The slightly longer version with interactive exploration: RFC 4880, OpenPGP does not specify any rules on how to handle signatures issued by revoked keys -- apart from the sentence "A revoked key is not to be used". The behavior in this case is implementation dependent. The most common implementation is probably GnuPG, so let's try how GnuPG acts. Consider following situation:

  • created keypair A in home directory A
  • signed a test document with this key
  • exported public key A
  • imported public key A into home directory B
  • created keypair B in home directory B
  • signed public key A with private key B

We now have a non-revoked key A, a document signed by this key, and this key A is certified by some other party B (and thus the key and its signatures validate successfully).

Now, what happens if we revoke key A (after signing the document)?

gpg: Signature made Wed Nov  1 15:39:35 2017 CET
gpg:                using RSA key 658787F11DEFDEE1DA206171C2F6C4CC6B298CA6
gpg: Good signature from "A" [full]
gpg: WARNING: This key has been revoked by its owner!
gpg:          This could mean that the signature is forged.
gpg: reason for revocation: Key is superseded

What happens if create another signature after revoking A (I took a copy GnuPG home directory A before revoking the key), so B tries to verify a signature issued by an already-revoked key?

gpg: Signature made Wed Nov  3 15:42:31 2017 CET
gpg:                using RSA key 658787F11DEFDEE1DA206171C2F6C4CC6B298CA6
gpg: Good signature from "A" [full]
gpg: WARNING: This key has been revoked by its owner!
gpg:          This could mean that the signature is forged.
gpg: reason for revocation: Key is superseded

With other words: you cannot discriminate between a signature issued before the revocation and one issued after.

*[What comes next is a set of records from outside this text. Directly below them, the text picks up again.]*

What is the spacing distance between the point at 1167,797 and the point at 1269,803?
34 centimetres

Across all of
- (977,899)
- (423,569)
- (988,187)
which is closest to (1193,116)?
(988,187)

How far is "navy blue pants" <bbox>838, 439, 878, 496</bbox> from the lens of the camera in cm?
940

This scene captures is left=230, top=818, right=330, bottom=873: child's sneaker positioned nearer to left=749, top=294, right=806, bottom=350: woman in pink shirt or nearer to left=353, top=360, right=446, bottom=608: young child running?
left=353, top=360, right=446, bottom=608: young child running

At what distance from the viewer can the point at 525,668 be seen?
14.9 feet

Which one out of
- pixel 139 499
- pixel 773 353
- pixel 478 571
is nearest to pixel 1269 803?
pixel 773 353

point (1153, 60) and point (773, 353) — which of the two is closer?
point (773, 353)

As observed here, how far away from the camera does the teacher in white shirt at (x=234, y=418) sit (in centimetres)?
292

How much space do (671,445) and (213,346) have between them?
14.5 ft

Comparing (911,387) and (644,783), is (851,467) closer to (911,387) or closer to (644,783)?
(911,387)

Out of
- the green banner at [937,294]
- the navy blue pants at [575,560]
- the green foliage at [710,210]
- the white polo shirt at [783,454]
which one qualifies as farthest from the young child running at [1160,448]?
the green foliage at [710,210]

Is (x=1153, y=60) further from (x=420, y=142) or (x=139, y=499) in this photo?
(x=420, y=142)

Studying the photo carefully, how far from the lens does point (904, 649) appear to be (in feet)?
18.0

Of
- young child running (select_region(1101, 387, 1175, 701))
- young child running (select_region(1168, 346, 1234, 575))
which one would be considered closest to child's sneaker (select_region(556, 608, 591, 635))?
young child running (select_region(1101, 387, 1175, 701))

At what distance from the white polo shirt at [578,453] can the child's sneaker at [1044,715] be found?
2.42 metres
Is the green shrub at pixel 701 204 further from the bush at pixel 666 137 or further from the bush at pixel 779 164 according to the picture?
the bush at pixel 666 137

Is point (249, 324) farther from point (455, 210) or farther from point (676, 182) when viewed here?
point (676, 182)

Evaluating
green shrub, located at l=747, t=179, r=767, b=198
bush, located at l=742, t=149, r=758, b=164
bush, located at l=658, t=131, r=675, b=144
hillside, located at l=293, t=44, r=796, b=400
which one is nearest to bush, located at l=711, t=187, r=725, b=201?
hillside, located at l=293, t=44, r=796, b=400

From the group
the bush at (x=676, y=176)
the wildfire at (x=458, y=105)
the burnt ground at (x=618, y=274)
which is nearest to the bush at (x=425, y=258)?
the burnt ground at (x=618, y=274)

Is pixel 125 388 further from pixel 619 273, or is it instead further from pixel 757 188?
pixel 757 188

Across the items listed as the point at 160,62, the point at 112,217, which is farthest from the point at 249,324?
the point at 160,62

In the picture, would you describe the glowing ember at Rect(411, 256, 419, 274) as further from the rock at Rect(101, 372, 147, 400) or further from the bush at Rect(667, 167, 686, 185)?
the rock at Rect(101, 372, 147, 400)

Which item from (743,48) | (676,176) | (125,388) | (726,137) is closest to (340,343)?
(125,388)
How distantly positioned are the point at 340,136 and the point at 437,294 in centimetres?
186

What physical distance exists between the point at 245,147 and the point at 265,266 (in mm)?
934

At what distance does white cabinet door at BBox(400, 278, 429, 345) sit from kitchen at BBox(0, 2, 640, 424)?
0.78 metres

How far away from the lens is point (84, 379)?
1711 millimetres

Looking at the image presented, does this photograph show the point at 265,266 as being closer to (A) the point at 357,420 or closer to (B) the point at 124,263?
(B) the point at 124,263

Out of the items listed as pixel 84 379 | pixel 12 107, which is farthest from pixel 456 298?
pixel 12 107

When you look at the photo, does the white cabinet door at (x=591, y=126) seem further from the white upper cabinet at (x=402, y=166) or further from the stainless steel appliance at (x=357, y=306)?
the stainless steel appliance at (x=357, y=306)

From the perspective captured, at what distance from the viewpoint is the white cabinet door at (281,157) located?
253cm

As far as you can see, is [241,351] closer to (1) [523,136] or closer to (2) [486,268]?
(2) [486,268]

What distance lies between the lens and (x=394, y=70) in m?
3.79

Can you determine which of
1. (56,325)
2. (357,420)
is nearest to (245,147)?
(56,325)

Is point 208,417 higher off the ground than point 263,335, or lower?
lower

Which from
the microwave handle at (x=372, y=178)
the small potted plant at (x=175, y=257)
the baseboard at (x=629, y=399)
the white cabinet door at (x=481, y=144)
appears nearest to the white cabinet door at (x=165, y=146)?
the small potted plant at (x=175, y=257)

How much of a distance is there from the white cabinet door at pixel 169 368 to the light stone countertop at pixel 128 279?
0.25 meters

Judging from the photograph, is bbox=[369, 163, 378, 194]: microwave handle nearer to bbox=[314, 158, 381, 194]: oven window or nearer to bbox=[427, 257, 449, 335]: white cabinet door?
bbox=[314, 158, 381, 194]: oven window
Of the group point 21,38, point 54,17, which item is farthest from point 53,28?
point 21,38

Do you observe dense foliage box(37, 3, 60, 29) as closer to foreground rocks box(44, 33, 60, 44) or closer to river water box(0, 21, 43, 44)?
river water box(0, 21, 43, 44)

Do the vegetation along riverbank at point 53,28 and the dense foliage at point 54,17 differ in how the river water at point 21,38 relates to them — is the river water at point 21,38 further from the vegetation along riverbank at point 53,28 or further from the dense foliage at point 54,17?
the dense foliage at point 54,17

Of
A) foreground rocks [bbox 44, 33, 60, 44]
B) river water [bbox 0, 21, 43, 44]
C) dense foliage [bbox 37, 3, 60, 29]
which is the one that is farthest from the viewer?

And this is a reasonable solution: as no third-party timestamping was involved after all, you cannot be sure about the signature's timestamp anyway. In fact, I also faked the system time when issuing the second signature. "Does OpenPGP key expiration add to security?" provides a similar discussion.

Waiting some time might be useful, anyway: for example if you provide a key transition statement, waiting for some time after issuing this (and notifying your peers about it) before revoking the old key might be reasonable. By doing so, people still see the non-revoked old key and can sign your new key, if their signing policy allows this.